The Octagon House
A preeminent example of Federalist architecture, the Octagon House was designed by Dr. William Thornton, first architect of the U.S. Capitol, and built for Colonel John Tayloe, one of the richest plantation owners in Virginia. Completed in 1800, Colonel Tayloe provided his house for use as President Madison's temporary executive residence after the British burned Washington. The Treaty of Ghent, ending the war of 1812, was signed in the room above the rounded entrance pavilion.
In 1899 the Octagon House became home to the American Institute of Architects. Today, AIA retains ownership while residing in the building located directly behind the house, choosing to open this National Historic Landmark to the public as a museum. The Octagon is open from 1-4pm on Thursdays and Fridays each week.
Art Museum of the Americas
Founded as the Visual Arts Unit of the Pan American Union (now the Organization of American States), the Art Museum of the Americas serves to promote the core values of OAS by providing a space for cultural expression, creativity, dialogue and learning, and by highlighting themes such as democracy, development, human rights, justice, freedom of expression, and innovation.
Located at 201 18th Street NW, the Art Museum of the Americas is open Tuesday through Sunday from 10am to 5pm. The museum features an extensive collection of contemporary Latin American and Caribbean art as well as rotating exhibits. Admission is free.
Department of Interior Museum
In 1935, as work on the new Department of Interior headquarters building progressed, Secretary of the Interior Harold Ickes began plans for a new departmental museum, dedicated to helping the American people better understand the variety and importance of work undertaken by DoI's many bureaus. A suite of rooms in the new building was dedicated to the museum, which opened in 1938 and was a popular tourist attraction in Washington DC, drawing several thousand visitors each month.
The Department of Interior Museum is temporarily closed due to renovations. Public programming and tours of the historic Department of Interior building are still available to the public.
Daughters of the American Revolution
A philanthropic service organization, the Daughters of the American Revolution is headquartered at 1776 D Street, NW, fronting 17th Street. The building houses an extensive genealogical library, Americana collection, and museum. The museum is comprised of a collection of period rooms, sponsored by state chapters of the organization.

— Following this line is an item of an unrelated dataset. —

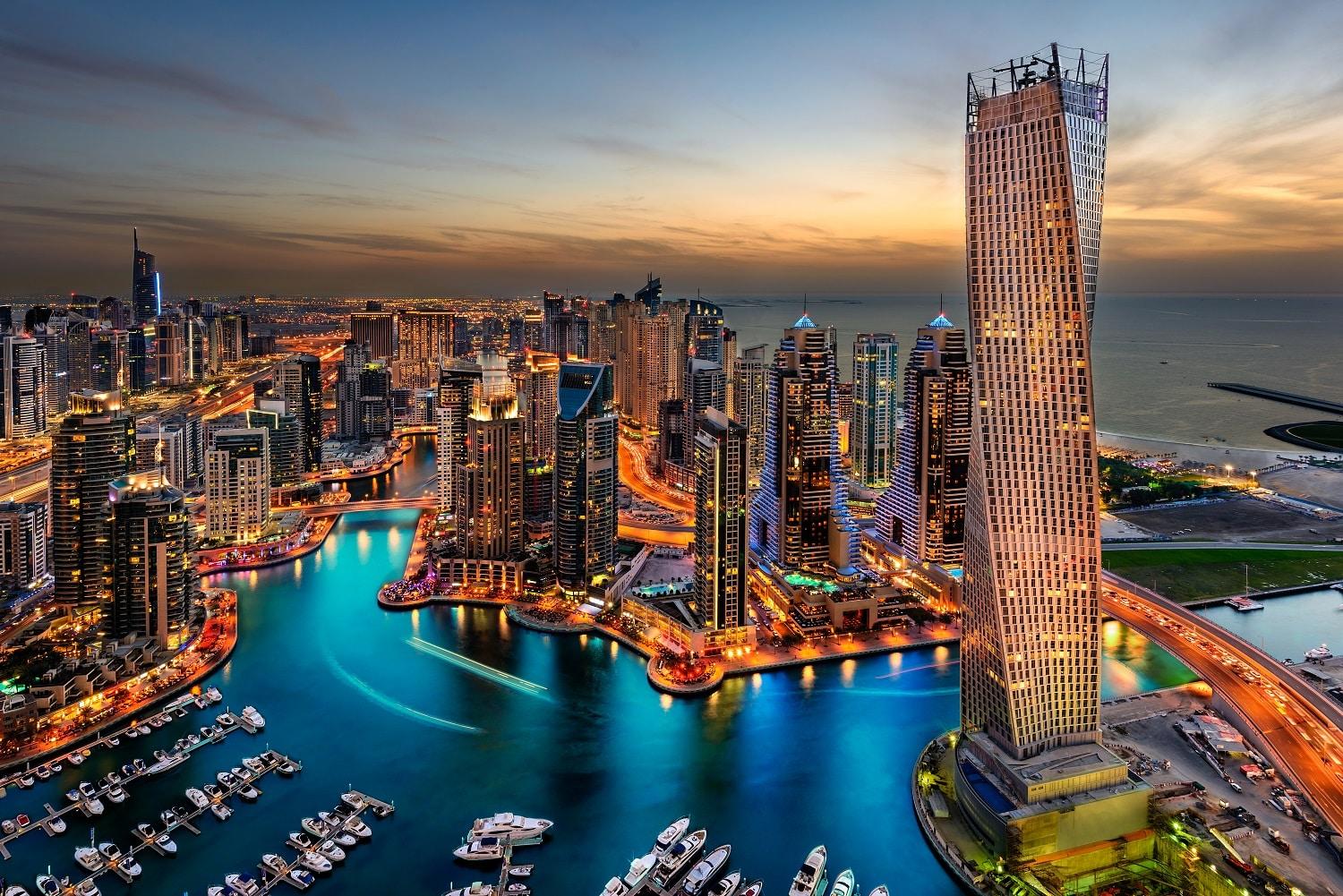 Tuesdays - Day & Nightlife Guide: Best things to do in Dubai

Each room in the museum includes an extensive collection of period furniture, textiles, and appropriate furnishings to help illustrate the historical era. Rooms include a seventeenth century council chamber, Victorian parlor, and tavern hall. Both docent lead and self guided tours are available.
American Red Cross
Founded in 1881 by Clara Barton, the American Red Cross is a humanitarian organization dedicated to helping people in need, responding to crisis situations including natural disasters and acts of war. The historic Red Cross Headquarters building was designed by Trowbridge & Livingston in the classical revival style and was completed in 1917. Notably, the building includes a large triptych of Tiffany windows, depicting scenes related to the history of the Red Cross.
Free guided tours of the American Red Cross Headquarters at 430 17th Street, NW, are offered Wednesdays and Fridays at 10:00am, and 2:00pm by reservation only.
National Academy of Sciences
Founded in 1863 to "investigate, examine, experiment, and report upon any subject of science or art" when called upon by the government, the National Academy of Sciences was created by an Act of Incorporation, signed by President Abraham Lincoln. Today, NAS members are selected based on contributions and accomplishments in their fields and serve as subject matter experts and "advisors to the nation."
The National Academy of Sciences offers a series of free rotating exhibits to the public at their headquarters building at 2101 Constitution Avenue throughout the year. Exhibits focus on the relationships between the arts and sciences, engineering, and medicine. Open: Weekdays, 9:00am-5:00pm.
U.S. Department of State Diplomacy Center
The United States Diplomacy Center has been conceived in order to promote better understanding of the history and importance of U.S. diplomacy. The museum will include exhibits, hands-on activities, and innovative classroom space; revealing how diplomacy has shaped our nation's history while paying tribute to the service and sacrifice of U.S. diplomats, past and present.
The U.S. Diplomacy Center is currently in the design and fundraising stages of development. The center is not yet open to the public, but looks forward to welcoming visitors to its planned facility at the State Department Headquarters building.